Dataset content.
— Begin —

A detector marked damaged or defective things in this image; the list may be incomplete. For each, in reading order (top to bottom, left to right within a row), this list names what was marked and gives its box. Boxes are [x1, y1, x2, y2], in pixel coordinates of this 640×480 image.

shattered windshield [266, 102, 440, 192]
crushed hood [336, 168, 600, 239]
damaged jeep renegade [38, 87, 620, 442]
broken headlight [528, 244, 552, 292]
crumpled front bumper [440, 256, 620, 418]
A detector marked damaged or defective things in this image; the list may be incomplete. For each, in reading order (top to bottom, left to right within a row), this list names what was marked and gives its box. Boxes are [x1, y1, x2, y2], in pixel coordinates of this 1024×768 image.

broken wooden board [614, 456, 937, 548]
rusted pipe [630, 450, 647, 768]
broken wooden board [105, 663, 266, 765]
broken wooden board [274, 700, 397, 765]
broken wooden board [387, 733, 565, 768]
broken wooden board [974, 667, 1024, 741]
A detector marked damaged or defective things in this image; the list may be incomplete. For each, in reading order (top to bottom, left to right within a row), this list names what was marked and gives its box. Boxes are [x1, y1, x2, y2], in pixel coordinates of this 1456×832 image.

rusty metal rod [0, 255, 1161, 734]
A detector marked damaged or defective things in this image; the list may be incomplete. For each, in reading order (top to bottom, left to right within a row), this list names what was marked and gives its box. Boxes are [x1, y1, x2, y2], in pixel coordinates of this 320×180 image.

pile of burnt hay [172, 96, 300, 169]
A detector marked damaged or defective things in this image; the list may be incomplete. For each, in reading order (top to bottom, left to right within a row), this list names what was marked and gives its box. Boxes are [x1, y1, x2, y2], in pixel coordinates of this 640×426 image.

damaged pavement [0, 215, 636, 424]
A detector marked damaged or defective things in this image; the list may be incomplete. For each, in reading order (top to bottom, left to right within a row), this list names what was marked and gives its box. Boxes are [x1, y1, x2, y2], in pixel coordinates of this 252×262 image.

— End —

Prompt. Convert everything in the records above, from the line containing "this 1024×768 image." down to and including the line containing "rusty metal rod [0, 255, 1161, 734]", into a Markdown table with the columns Row and Line. Number each row and leave out blank lines.

Complete response.
| Row | Line |
|---|---|
| 1 | A detector marked damaged or defective things in this image; the list may be incomplete. For each, in reading order (top to bottom, left to right within a row), this list names what was marked and gives its box. Boxes are [x1, y1, x2, y2], in pixel coordinates of this 1024×768 image. |
| 2 | broken wooden board [614, 456, 937, 548] |
| 3 | rusted pipe [630, 450, 647, 768] |
| 4 | broken wooden board [105, 663, 266, 765] |
| 5 | broken wooden board [274, 700, 397, 765] |
| 6 | broken wooden board [387, 733, 565, 768] |
| 7 | broken wooden board [974, 667, 1024, 741] |
| 8 | A detector marked damaged or defective things in this image; the list may be incomplete. For each, in reading order (top to bottom, left to right within a row), this list names what was marked and gives its box. Boxes are [x1, y1, x2, y2], in pixel coordinates of this 1456×832 image. |
| 9 | rusty metal rod [0, 255, 1161, 734] |